What do you guys think? Considering its from grey market, but the price is really tempting


----------



## Saturninus (Jan 31, 2016)

Hmm...I don't really know how massdrop works. So does Lange or Richemont have anything to do with this? Are they aware that their product is being sold this way? Can they do anything about it?


----------



## Heinz (Jul 16, 2013)

Massdrop generally *buys* the goods directly from the manufacturer after a drop has been completed, so if it's the same policy here, then...well? As opposed to Jomashop etc. buying deadstock from dealers and then reselling. Massdrop gets the order, then orders the product.


----------



## CFR (May 13, 2006)

Sorry, I'm a little confused by this and am not familiar with MASSDROP, so I don't have an account there. Can you give some example of (a) a Lange reference number and (b) the MASSDROP price? I'm not interested in buying anything from them, but I'm curious if this is really such an extraordinarily good deal! Hopefully that doesn't violate any Forum rules -- but if it does, then can someone please PM me this info?

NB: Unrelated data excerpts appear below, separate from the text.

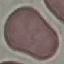

result = no malaria parasites detected
capture = smartphone through the microscope eyepiece
preparation = thin blood film
image type = automatically extracted cell patch, resized to 64 × 64 pixels
stain = Giemsa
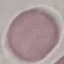

Result: no malaria parasites seen. Cell patch, automatically extracted from a larger field of view and resized to 64 × 64 pixels. Giemsa-stained preparation. Acquired by smartphone through the microscope eyepiece. Thin blood smear.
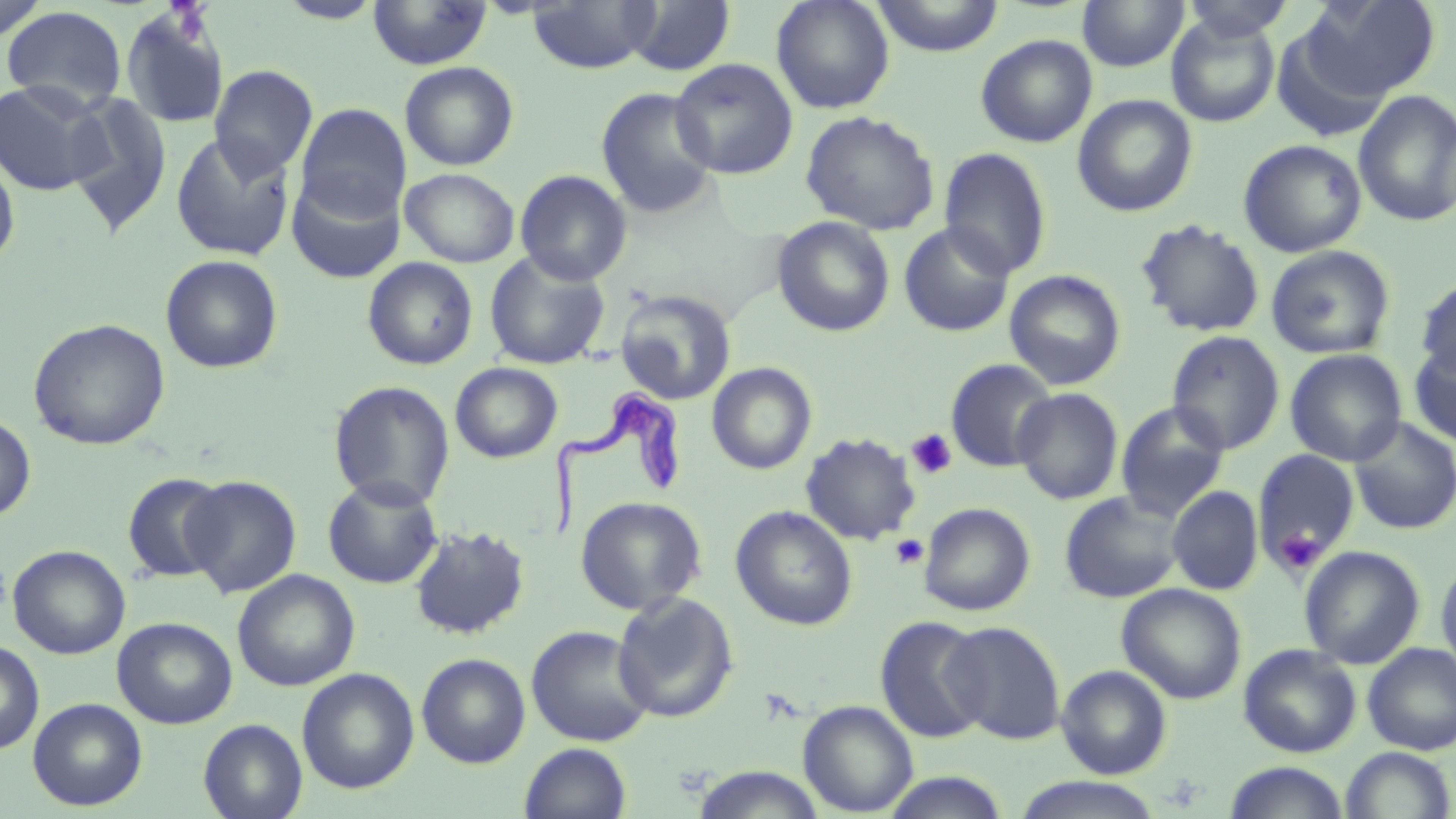

Summary:
  - Coordinate format: approximate bounding boxes as named x1/y1/x2/y2 corners in pixels
  - Uninfected red blood cell locations: (x1=275, y1=0, x2=386, y2=24), (x1=367, y1=0, x2=491, y2=70), (x1=527, y1=0, x2=660, y2=74), (x1=625, y1=0, x2=735, y2=76), (x1=771, y1=0, x2=895, y2=114), (x1=870, y1=0, x2=1004, y2=56), (x1=1077, y1=0, x2=1190, y2=72), (x1=1180, y1=0, x2=1295, y2=42), (x1=1301, y1=0, x2=1441, y2=101), (x1=0, y1=2, x2=50, y2=43), (x1=1, y1=5, x2=127, y2=113), (x1=121, y1=9, x2=230, y2=129), (x1=1166, y1=14, x2=1280, y2=127), (x1=975, y1=34, x2=1097, y2=147), (x1=670, y1=58, x2=799, y2=179), (x1=399, y1=61, x2=519, y2=170), (x1=209, y1=64, x2=318, y2=179), (x1=1, y1=80, x2=108, y2=195), (x1=595, y1=86, x2=720, y2=219), (x1=1353, y1=90, x2=1456, y2=228), (x1=65, y1=92, x2=173, y2=235), (x1=1072, y1=94, x2=1197, y2=216), (x1=295, y1=103, x2=411, y2=222), (x1=800, y1=110, x2=940, y2=234), (x1=170, y1=132, x2=296, y2=261), (x1=1238, y1=139, x2=1367, y2=258), (x1=938, y1=147, x2=1052, y2=280), (x1=0, y1=151, x2=20, y2=269), (x1=401, y1=168, x2=519, y2=267), (x1=515, y1=169, x2=632, y2=285), (x1=287, y1=170, x2=406, y2=284), (x1=771, y1=216, x2=895, y2=337), (x1=1136, y1=219, x2=1265, y2=338), (x1=898, y1=222, x2=1015, y2=338), (x1=1266, y1=245, x2=1396, y2=359), (x1=484, y1=250, x2=611, y2=370), (x1=160, y1=254, x2=284, y2=374), (x1=362, y1=257, x2=479, y2=370), (x1=1004, y1=270, x2=1126, y2=391), (x1=1415, y1=276, x2=1456, y2=381), (x1=614, y1=289, x2=736, y2=405), (x1=28, y1=318, x2=170, y2=451), (x1=1166, y1=330, x2=1285, y2=455), (x1=1408, y1=338, x2=1456, y2=448), (x1=1285, y1=348, x2=1408, y2=467), (x1=945, y1=358, x2=1057, y2=472), (x1=450, y1=362, x2=562, y2=463), (x1=706, y1=362, x2=817, y2=475), (x1=328, y1=380, x2=455, y2=509), (x1=1012, y1=388, x2=1124, y2=505), (x1=1115, y1=402, x2=1230, y2=521), (x1=0, y1=412, x2=36, y2=522), (x1=1348, y1=417, x2=1456, y2=535), (x1=800, y1=432, x2=921, y2=546), (x1=1252, y1=449, x2=1360, y2=574), (x1=121, y1=471, x2=231, y2=584), (x1=181, y1=475, x2=302, y2=598), (x1=322, y1=476, x2=444, y2=589), (x1=356, y1=485, x2=518, y2=607), (x1=1167, y1=486, x2=1264, y2=595), (x1=1059, y1=490, x2=1186, y2=603), (x1=574, y1=495, x2=707, y2=615), (x1=919, y1=502, x2=1036, y2=616), (x1=730, y1=505, x2=858, y2=631), (x1=409, y1=524, x2=530, y2=640), (x1=8, y1=544, x2=130, y2=659), (x1=1299, y1=545, x2=1425, y2=669), (x1=1436, y1=555, x2=1456, y2=682), (x1=232, y1=570, x2=360, y2=691), (x1=1117, y1=582, x2=1247, y2=704), (x1=611, y1=591, x2=739, y2=723), (x1=875, y1=615, x2=991, y2=744), (x1=112, y1=616, x2=238, y2=729), (x1=941, y1=621, x2=1066, y2=745), (x1=525, y1=625, x2=656, y2=747), (x1=0, y1=640, x2=45, y2=754), (x1=1362, y1=643, x2=1456, y2=756), (x1=1238, y1=644, x2=1362, y2=758), (x1=416, y1=652, x2=531, y2=768), (x1=1056, y1=664, x2=1172, y2=779), (x1=297, y1=667, x2=420, y2=794), (x1=28, y1=697, x2=147, y2=811), (x1=798, y1=700, x2=919, y2=816), (x1=198, y1=718, x2=308, y2=819), (x1=519, y1=742, x2=633, y2=819), (x1=1339, y1=746, x2=1455, y2=819), (x1=1222, y1=761, x2=1351, y2=819), (x1=689, y1=766, x2=827, y2=819), (x1=878, y1=772, x2=1014, y2=819), (x1=1011, y1=776, x2=1165, y2=818)
  - Trypanosoma brucei locations: (x1=552, y1=383, x2=689, y2=541)
  - Platelet locations: (x1=906, y1=428, x2=959, y2=479), (x1=1273, y1=528, x2=1324, y2=575), (x1=890, y1=534, x2=929, y2=568)
  - Slide-level diagnosis: Trypanosoma brucei
  - Image size: 1456×819 pixels
  - Field of view: single
  - Stain: May-Grünwald-Giemsa
  - Preparation: thin blood film
  - Magnification: 1000x
  - Modality: optical microscopy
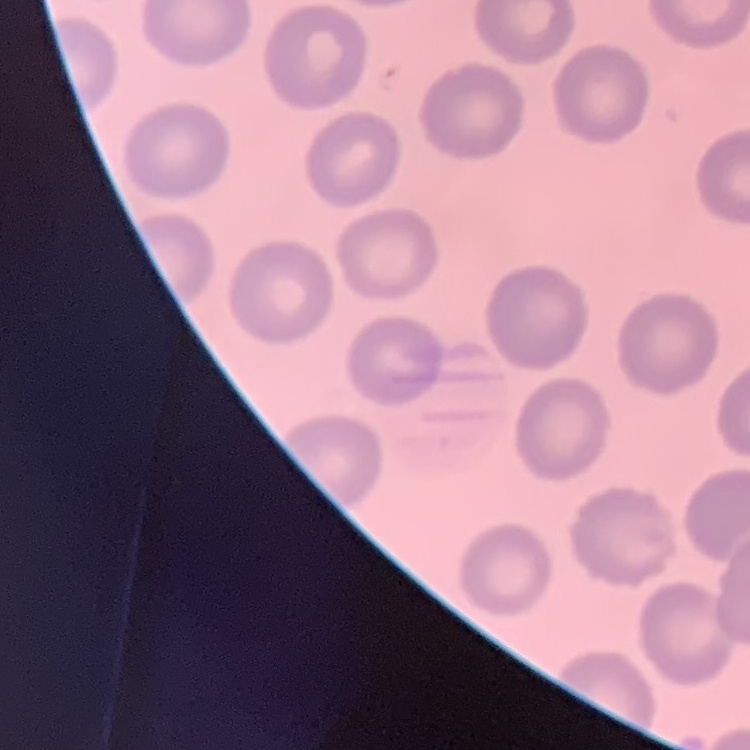

red blood cell morphology = no rouleaux formation
preparation = thin blood film
stain = Field's or Giemsa
image type = square crop of a larger photomicrograph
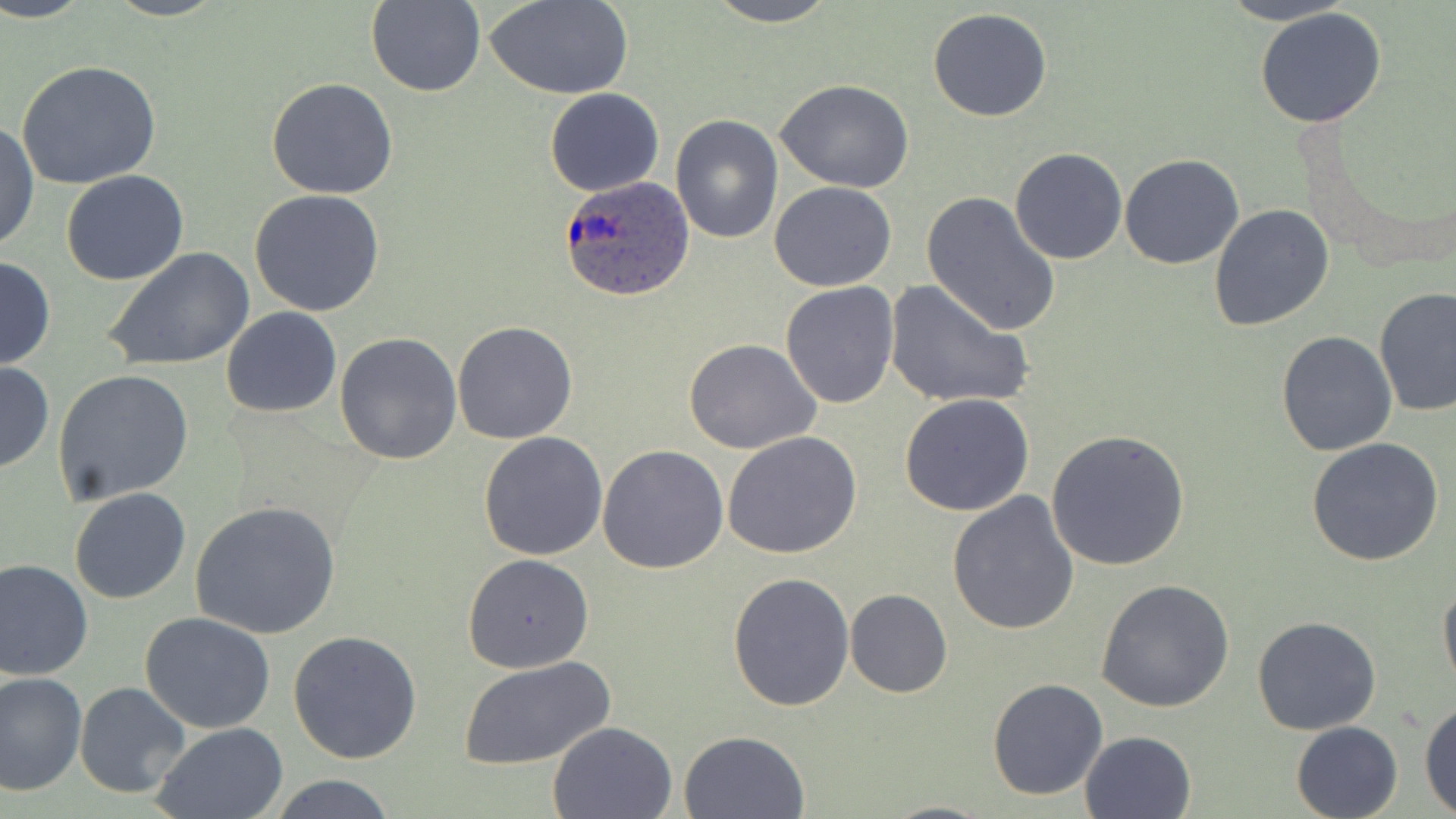
slide_level_diagnosis: Plasmodium ovale
modality: light microscopy
plasmodium_ovale_infected_red_blood_cell_locations: 'approximate bounding boxes as (x1, y1, x2, y2) in pixels: (558, 175, 694, 302)'
field_of_view: one of a larger specimen
image_size: 1456×819 pixels
stain: May-Grünwald-Giemsa
preparation: thin blood smear
magnification: 1000x
uninfected_red_blood_cell_locations: 'approximate bounding boxes as (x1, y1, x2, y2) in pixels: (0, 0, 95, 24), (487, 0, 634, 99), (704, 0, 842, 27), (1214, 0, 1358, 25), (365, 1, 486, 97), (927, 8, 1053, 122), (1255, 9, 1388, 128), (16, 59, 161, 190), (265, 78, 398, 200), (774, 80, 916, 193), (545, 88, 665, 198), (670, 114, 783, 245), (0, 119, 38, 254), (1009, 147, 1127, 264), (1120, 153, 1244, 270), (61, 169, 188, 286), (769, 181, 897, 292), (250, 189, 386, 317), (920, 193, 1061, 338), (1208, 202, 1334, 334), (103, 246, 256, 374), (0, 255, 55, 371), (882, 278, 1033, 411), (781, 281, 898, 408), (1376, 287, 1456, 416), (220, 307, 341, 418), (452, 320, 579, 445), (1277, 331, 1398, 457), (334, 333, 462, 466), (682, 338, 821, 455), (0, 361, 53, 472), (53, 369, 194, 508), (901, 392, 1035, 516), (1045, 428, 1190, 570), (477, 431, 607, 561), (721, 431, 862, 558), (1305, 439, 1445, 568), (598, 445, 728, 573), (69, 487, 193, 604), (945, 490, 1079, 635), (191, 500, 342, 638), (463, 553, 595, 673), (0, 557, 94, 681), (727, 571, 855, 712), (1438, 577, 1456, 694), (1095, 579, 1235, 712), (844, 588, 951, 698), (140, 611, 276, 733), (1252, 617, 1382, 736), (288, 628, 422, 763), (460, 655, 615, 769), (0, 670, 86, 795), (988, 678, 1108, 801), (75, 682, 190, 798), (1418, 699, 1456, 815), (548, 719, 679, 818), (1291, 721, 1403, 818), (149, 723, 288, 818), (679, 729, 809, 817), (1079, 730, 1198, 819), (268, 775, 400, 818), (882, 799, 996, 818)'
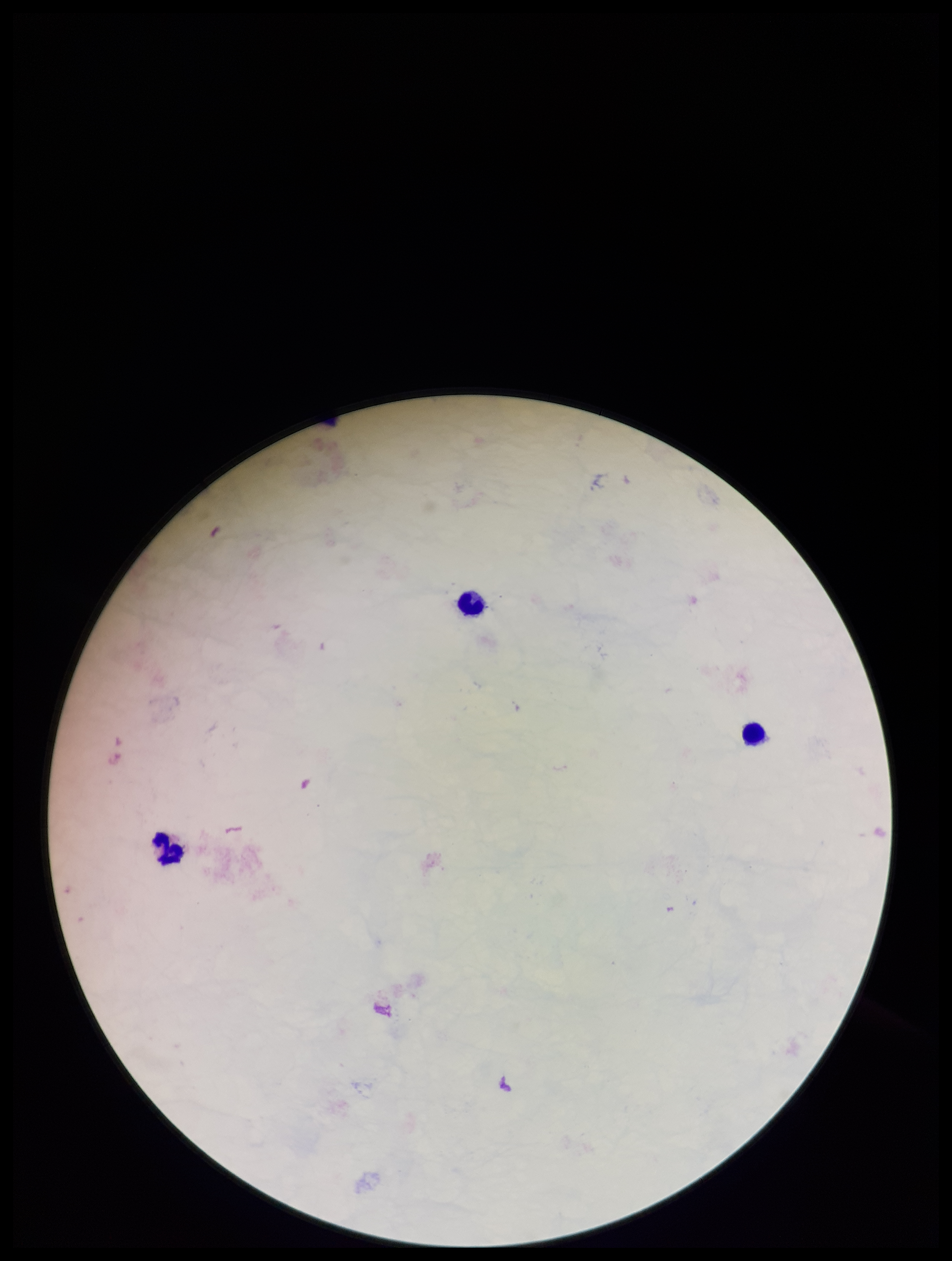

Image is 952×1261 pixels. Preparation: thick blood smear. Smartphone photograph taken through the eyepiece of a microscope. Leukocyte count: 3. Parasite count: 0. Patient malaria status: negative. Giemsa stain. Plasmodium parasites: none detected. Single field of view.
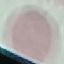

Malaria status: uninfected. Automatically extracted cell patch, resized to 64 × 64 pixels. Acquired by smartphone through the microscope eyepiece. Giemsa-stained preparation. Thin smear of blood.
Assess this cell for malaria.
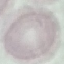

It is uninfected.

preparation = thin blood film
image type = automatically extracted cell patch, resized to 64 × 64 pixels
capture = smartphone camera at the microscope eyepiece
stain = Giemsa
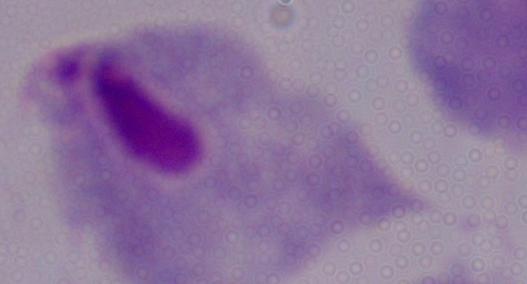 Micrograph. 1000x magnification. A trichomonad is seen.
Report the malaria status of this cell.
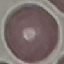
It is uninfected.

image type = cell patch, automatically extracted from a larger field of view and resized to 64 × 64 pixels
preparation = thin smear
capture = smartphone through the microscope eyepiece
stain = Giemsa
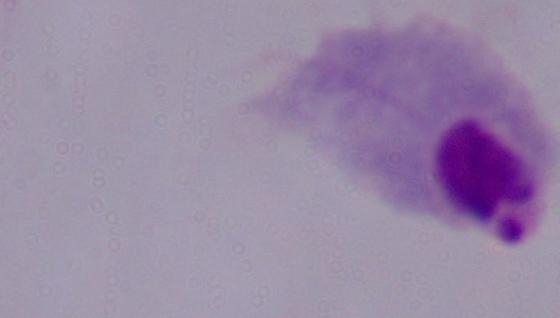
Summary:
  - Modality: micrograph
  - Magnification: 1000x
  - Identification: trichomonad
Name the parasite shown.
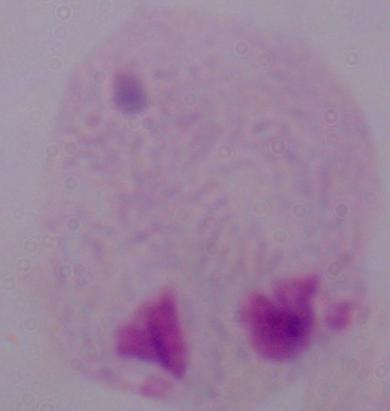

This is a trichomonad.

magnification = 1000x
modality = photomicrograph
Classify this cell by malaria status.
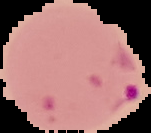
It is parasitized.

Summary:
  - Preparation: thin blood film
  - Image type: segmented cell region on a black background
  - Image size: 151×133 pixels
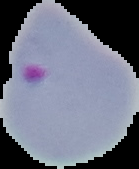
Cell region segmented out of the field of view; the surrounding area is masked to black. Image is 139×169 pixels. Result: malaria parasites identified. From a thin blood smear.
Name the parasite shown.
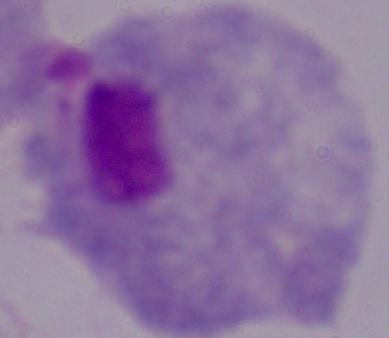
This is a trichomonad.

modality = photomicrograph
magnification = 1000x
Identify the blood parasite species.
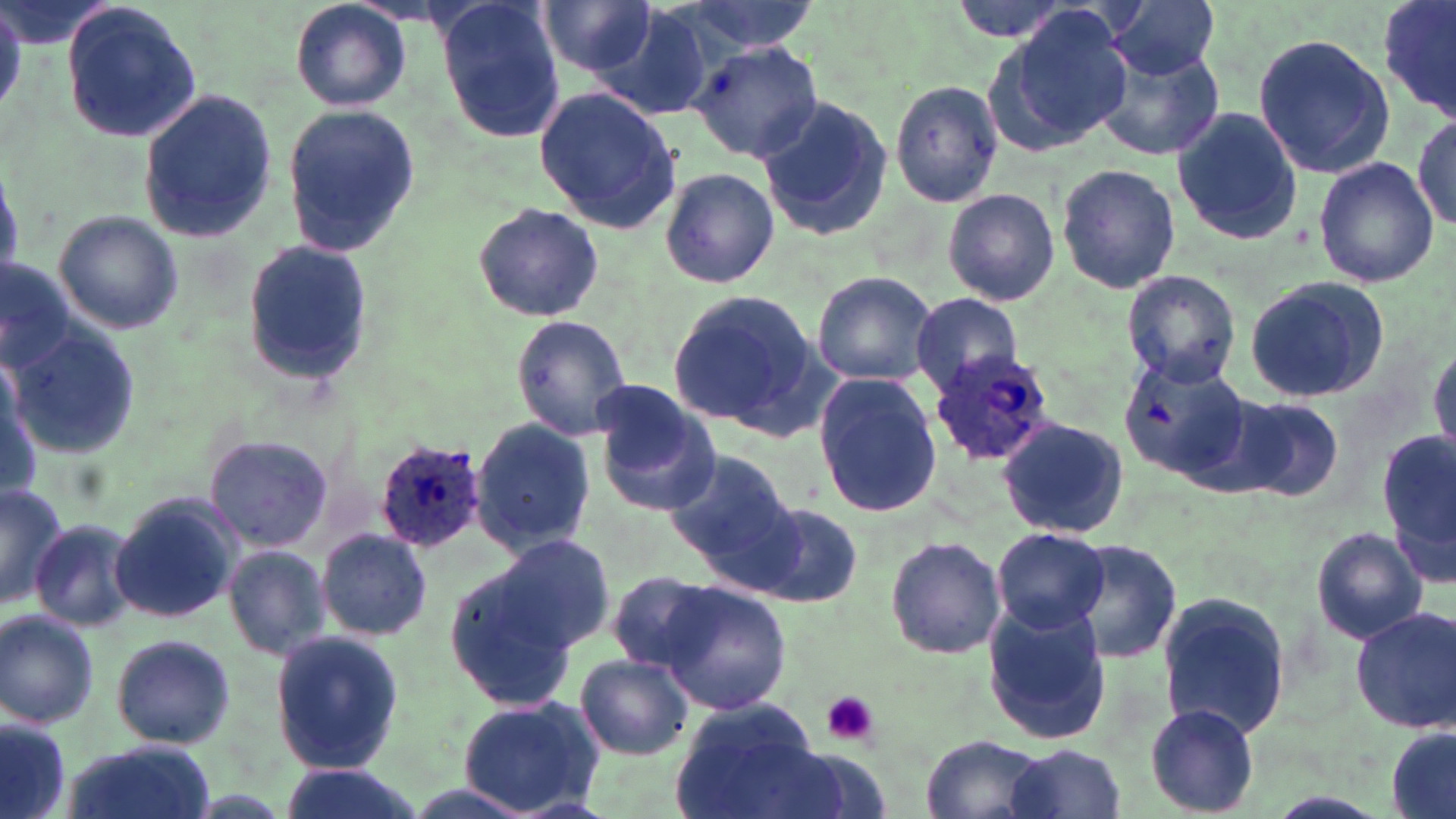
Plasmodium ovale.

Also, I'd be very surprised if their watch inventory was blessed by Richemont or Lange. Lange has typically (quietly) closed its authorized dealers who sell to the gray market. Participating in gray-market sales would be inconsistent with Lange's model and approach. To the contrary, they'd rather have everyone buy only from boutiques (vs. dealers -- whether ADs or gray D's) and at full price, because Lange makes the most money per watch that way.


----------



## debussychopin (Feb 16, 2018)

I wonder if they are going to ship this one like they do w the glycines, just in a plain cardboard box without any protection all thrown about inside there during shipping.


----------



## mpbrada (Feb 14, 2014)

FYI I just bought a Peter Speake-Marin watch from Massdrop and it shipped in the OEM box with a certificate of origin. Obviously it did not ship with an OEM warranty card.


----------



## jjradick (Mar 22, 2018)

Heinz said:


> Massdrop generally *buys* the goods directly from the manufacturer after a drop has been completed, so if it's the same policy here, then...well? As opposed to Jomashop etc. buying deadstock from dealers and then reselling. Massdrop gets the order, then orders the product.


I DON'T THINK MASSDROP IS BUYING FROM LANGE. Probably from some grey market seller


----------



## Saturninus (Jan 31, 2016)

I see. Well it's good to know that Richemont isn't doing anything stupid. I'm sure they wouldnt be happy see their product be sold this way. Hope they find a way to clamp down

Sent from my Pixel 2 XL using Tapatalk


----------



## sauuce (Feb 9, 2014)

Probably grey market, so no need to panic

Sent from my SM-N920S using Tapatalk


----------



## wintershade (Jun 15, 2017)

I'm also unfamiliar with this service. But when I created an account and checked it out, all the "drops" were "inactive." Does this mean Lange shut them down?


----------